Elle s’est cachée dans les placards de la Ligue arabe, avec un casse-croûte et une bouteille d’eau, et quand les chefs de la glorieuse nation arabe se sont réunis, ma tante a jailli de sa cache et pris la parole.
- À quoi ça sert, ô gens inutiles, d’être Arabe puisque cela ne sert ni pour manger ni pour se tenir debout. Et cela sert encore moins à donner de la dignité.

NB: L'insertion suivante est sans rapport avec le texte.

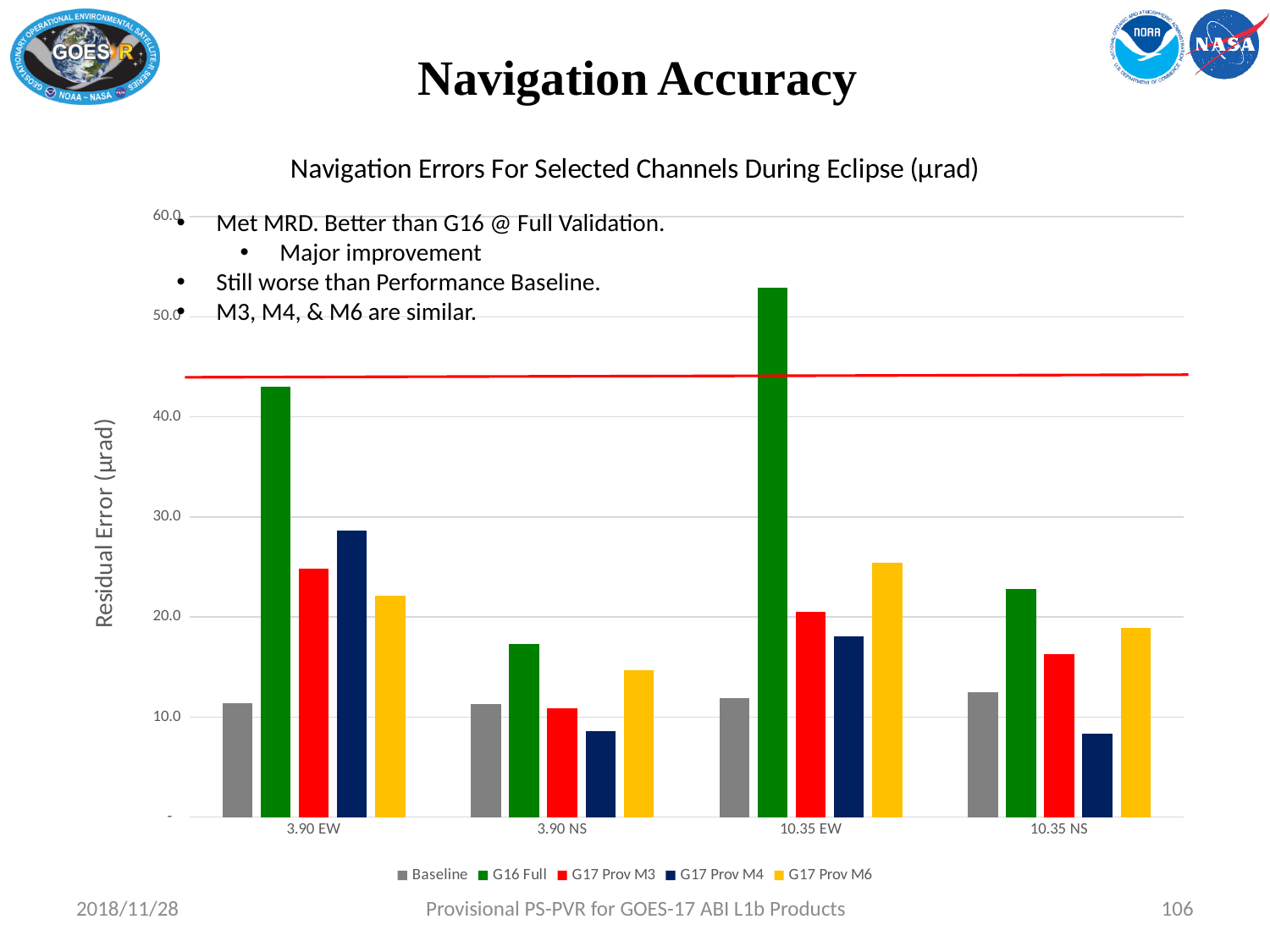
What is the title of the chart? Navigation Errors For Selected Channels During Eclipse (μrad) How many categories are shown on the x axis of the chart? 4 How many series does the chart legend list? 5 Which series has the lowest value in the 10.35 NS category? G17 Prov M4 In the 10.35 NS category, which is larger: G17 Prov M4 or G17 Prov M6? G17 Prov M6 Which series has the highest value in the 3.90 EW category? G16 Full What is the label of the chart's y axis? Residual Error (μrad) Is the G16 Full value for 3.90 EW greater or less than 40? greater Is the G17 Prov M4 value for 3.90 NS greater or less than 10? less What kind of chart is shown on the slide? bar chart Is the G16 Full value for 10.35 EW greater or less than 50? greater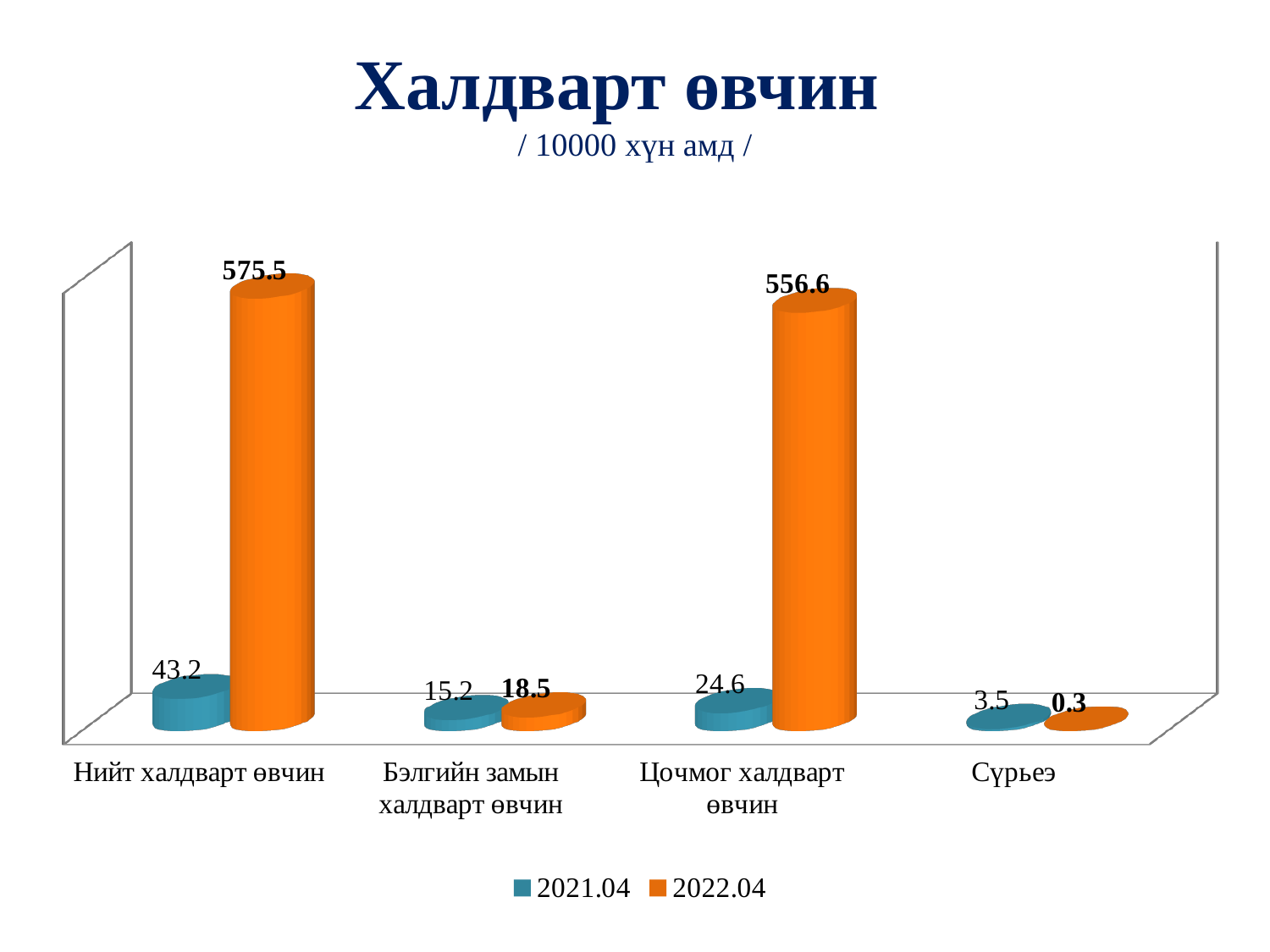
Which category has the highest value in the 2022.04 series? Нийт халдварт өвчин What kind of chart is shown on the slide? Bar chart What is the value for Цочмог халдварт өвчин in the 2021.04 series? 24.6 What is the difference between the 2022.04 and 2021.04 values for Нийт халдварт өвчин? 532.3 What is the value for Бэлгийн замын халдварт өвчин in the 2021.04 series? 15.2 What is the value for Нийт халдварт өвчин in the 2022.04 series? 575.5 For Сүрьеэ, which series has the larger value, 2021.04 or 2022.04? 2021.04 What is the difference between the 2022.04 and 2021.04 values for Бэлгийн замын халдварт өвчин? 3.3 How many series does the legend list? 2 Which category has the lowest value in the 2021.04 series? Сүрьеэ How many categories are shown on the x axis? 4 What is the value for Сүрьеэ in the 2022.04 series? 0.3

- Qui est cette folle? se sont mises à hurler de nombreuses voix.
- Ciel! ont dit d’autres dans un déchaînement de foire.
Cette cacophonie n’a pas entamé un tant soit peu la détermination de ma tante.
- Ô gens inutiles. Ô gens réunis sous ce somptueux plafond. Soldats de l’apocalypse, généraux de Khartoum et d’ailleurs, d’Alger, du Caire, de Damas, de Bagdad… Il n’y a pas d’Arabes, il n’y a que des gens blessés et trahis, qui essaient de donner du sens à leur vie. Ô gens inutiles. Ô gens réunis sous ce somptueux plafond. Soldats de l’apocalypse, généraux de Khartoum et d’ailleurs, d’Alger, du Caire, de Damas, de Bagdad… Votre place est dans les casernes.
- Faites taire cette femme, se sont mis à hurler les soldats de l’apocalypse.
- J’en ai assez de vos désaccords et de vos guerres. Parviendrez-vous une seule fois à vous mettre d’accord? Vous êtes la risée du monde, vous pourriez pourtant être une force considérable.
- Qu’est-ce qu’on attend pour la faire taire? s’est mis à crier un général de Khartoum.
- Cessez d’instrumentaliser nos peurs et de brandir votre bâton de général à la face de ceux qui refusent de vous suivre.
- Qui lui a permis d’entrer ici? a répété rouge de rage un soldat d’Alger.
- Ô gens inutiles, faites une seule belle action dans votre vie.
- Il faut la jeter dans un trou et oublier que cette vieille folle a jamais existé, a recommandé un caporal et futur général de Damas ou de Bagdad.
Voici un bref extrait de la tirade que ma tante a livrée à ces gens:
- Soldats de l’apocalypse, généraux de Khartoum et d’ailleurs, d’Alger, du Caire, de Damas, de Bagdad… Vendez cette somptueuse bâtisse et faites le meilleur usage de l’argent qu’elle rapportera. Gardez vos mensonges. Je n’ai besoin ni de votre mémoire ni de vos glorieuses batailles. Laissez-moi pleurer mes morts. Laissez-moi avec mes défaites! Ne vous souciez pas de moi! Prenez note de mes récriminations et, de grâce, ne parlez plus en mon nom. Ô gens inutiles! Soldats de l’apocalypse, généraux de Khartoum et d’ailleurs, d’Alger, du Caire, de Damas, de Bagdad… Oubliez-moi quand vous parlez de la glorieuse nation arabe. Respectez une vieille femme qui ne vous a jamais donné un blanc-seing pour parler d’elle. Et rappelez-vous que servir n’est pas asservir ni mentir. J’ai fait des milliers de kilomètres pour vous dire ça et je me sens mieux maintenant. Allez, ouste, je m’en vais, je n’ai que trop parlé et vous m’avez parfaitement entendue. Moyennant quoi, je vous salue bien bas.
Soudards incultes et valétudinaires généraux ont continué de hurler de toutes leurs dents pour qu’on arrête cette vieille folle et lui fasse déguster ce qu’elle méritait. Chacun y est allé de son petit couplet pour rendre hommage à la glorieuse nation arabe et justifier l’enfermement de ma tante dans un sous-sol béni.
J’étais face à mon poste de télévision et je suivais cette scène en direct. Ça criait et courait dans tous les sens. Il fallut du temps pour que tout rentre dans l’ordre et que l’harmonie règne de nouveau sur une célébrissime bâtisse.
Ma tante s’est battue comme un tigre du Bengale, puis une escouade d’hommes armés s’est jetée sur elle, pour la menotter et la conduire ensuite dans une cave, mais la tornade a fait faux bond à ses gardiens et elle a passé la nuit, avec Samuel Beckett, au milieu des rails de la Gare centrale, où elle a vécu des aventures qu’elle n’est pas près d’oublier.